Set task:
Copy every line of the listing below word for word, and leave the pictures out.

Rows from a spatial reasoning dataset:

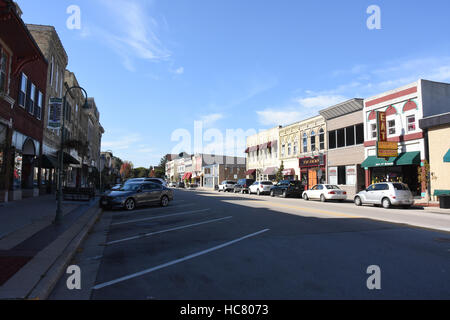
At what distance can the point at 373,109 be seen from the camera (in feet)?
96.2

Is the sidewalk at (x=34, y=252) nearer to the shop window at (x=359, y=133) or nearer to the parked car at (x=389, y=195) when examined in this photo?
the parked car at (x=389, y=195)

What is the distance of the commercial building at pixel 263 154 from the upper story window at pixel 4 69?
3414 cm

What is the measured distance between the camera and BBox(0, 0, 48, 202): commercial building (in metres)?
15.1

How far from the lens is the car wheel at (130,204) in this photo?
684 inches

Response:
At what distance can the point at 373,109 be seen from the camera (in feet)?
96.2

Is the sidewalk at (x=34, y=252) nearer to the shop window at (x=359, y=133) or nearer to the parked car at (x=389, y=195) when examined in this photo?
the parked car at (x=389, y=195)

What is the distance of the commercial building at pixel 263 154 from the upper story window at pixel 4 69?
3414 cm

What is the measured distance between the camera and BBox(0, 0, 48, 202): commercial building (in metres)?
15.1

How far from the lens is the car wheel at (130,204) in this photo?
684 inches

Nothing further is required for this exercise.